Continue the article about Chie Wasserfall's talk to female engineering students, starting right after its final paragraph.

- **Excerpted text**

***

These are the inspiring words of Telecom Namibia's General Manager of Service Provisioning and Assurance, Chie Wasserfall, when she delivered a motivational talk to a group of female engineering students at the Polytechnic of Namibia in Windhoek on March 12.
A former senior lecturer of engineering at the Polytechnic of Namibia and one of the notable few successful female engineers in this male-dominated industry in Namibia, Wasserfall was invited as one of the guest speakers to mark the "Women in Engineering Day" hosted by the Polytechnic's School of Engineering yesterday.
Latest figures show that of the 847 professional engineers, corporate engineers, engineering technicians and their counterparts-in-training registered with the Engineering Council of Namibia as of 31 January 2009, only 11% of them are women.
With only a very few female engineers in the country, Wasserfall cautioned the budding female engineers that pursuing a career in this field is not easy, but possible with dedication and hard work.
"Let me assure you that once you step out and complete your degree, there will be a job. It all depends entirely on you. Increasing globalisation, new markets, and changing employment patterns also mean that an engineering career is now a truly international one," Wasserfall said.
She urged the students to defy all the stereotypical prejudices, biases and cultural viewpoints that portray women as being incapable of entering this male-dominated field of engineering.
Wasserfall added that the ways in which to break this mould of being branded as "just a woman" is to use their inherent strengths and abilities by thinking "outside the box" as engineers.
"Stay being woman, don't try to be a man. The biggest mistake that a woman would do is to act what exactly stereotyping society expects us to do. However, never ever use your woman side to get want you want because in a male dominated environment, it just won't work," she said.

***

- **Dataset**
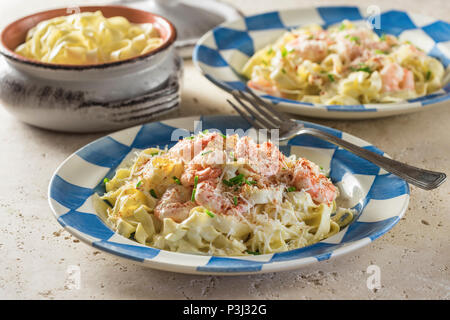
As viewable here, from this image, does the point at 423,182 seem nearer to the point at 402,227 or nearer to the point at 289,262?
the point at 402,227

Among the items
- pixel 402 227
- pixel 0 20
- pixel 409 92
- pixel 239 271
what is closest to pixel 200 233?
pixel 239 271

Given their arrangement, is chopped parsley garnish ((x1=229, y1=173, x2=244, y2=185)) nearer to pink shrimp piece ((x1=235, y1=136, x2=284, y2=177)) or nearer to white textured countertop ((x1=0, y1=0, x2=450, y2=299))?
pink shrimp piece ((x1=235, y1=136, x2=284, y2=177))

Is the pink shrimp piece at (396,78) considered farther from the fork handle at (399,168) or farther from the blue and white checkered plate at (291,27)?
the fork handle at (399,168)

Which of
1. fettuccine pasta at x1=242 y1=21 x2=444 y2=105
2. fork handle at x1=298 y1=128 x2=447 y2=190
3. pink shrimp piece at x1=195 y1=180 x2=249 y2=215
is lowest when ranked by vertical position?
fettuccine pasta at x1=242 y1=21 x2=444 y2=105

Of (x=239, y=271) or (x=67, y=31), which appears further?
(x=67, y=31)

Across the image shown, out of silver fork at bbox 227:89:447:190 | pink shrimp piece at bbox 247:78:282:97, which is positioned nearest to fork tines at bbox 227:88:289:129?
silver fork at bbox 227:89:447:190

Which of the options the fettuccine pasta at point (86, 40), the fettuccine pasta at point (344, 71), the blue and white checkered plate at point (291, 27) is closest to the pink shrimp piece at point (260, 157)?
the blue and white checkered plate at point (291, 27)

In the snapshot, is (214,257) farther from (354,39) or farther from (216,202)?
(354,39)
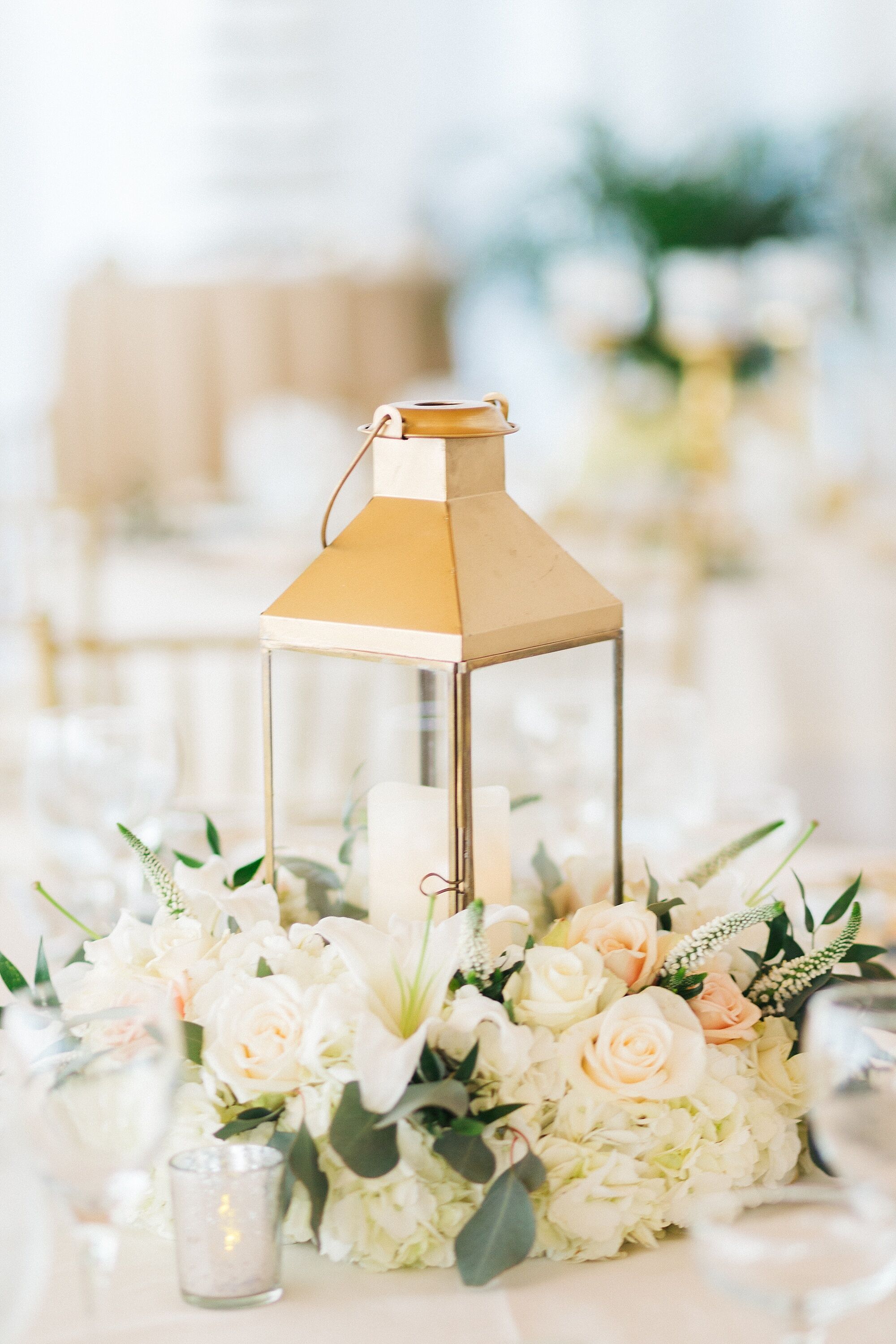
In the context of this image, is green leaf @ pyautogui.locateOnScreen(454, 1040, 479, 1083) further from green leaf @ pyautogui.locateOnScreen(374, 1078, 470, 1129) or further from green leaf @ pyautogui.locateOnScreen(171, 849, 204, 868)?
green leaf @ pyautogui.locateOnScreen(171, 849, 204, 868)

***

- **Expected output**
"In the end, it's women themselves who set boundaries on what they can achieve. As long as they dream and pursue, then they can attain anything they set out to accomplish. There are many advantages to being female engineers and scientists. Let's leverage them well."
The female engineering students were visibly spurred by Wasserfall's powerful talk and described it as inspiring and valuable.
"I believe there's no limit as to what we women engineers can do and I feel we can achieve greater things," said third-year B-Tech Electronics student Findano Shikonda.
"Out of a class of 30 engineering students we're only four girls! There are very few female students because they're afraid and think that engineering is difficult. But that isn't the case," added Peneyambeko Haifeke, a first-year engineering student.
The celebration of "Women in Engineering Day" was jointly organised by the Polytechnic of Namibia and Women in Engineering International to serve as a platform for networking, mentoring, boost self-confidence to overcome prejudice against women in engineering.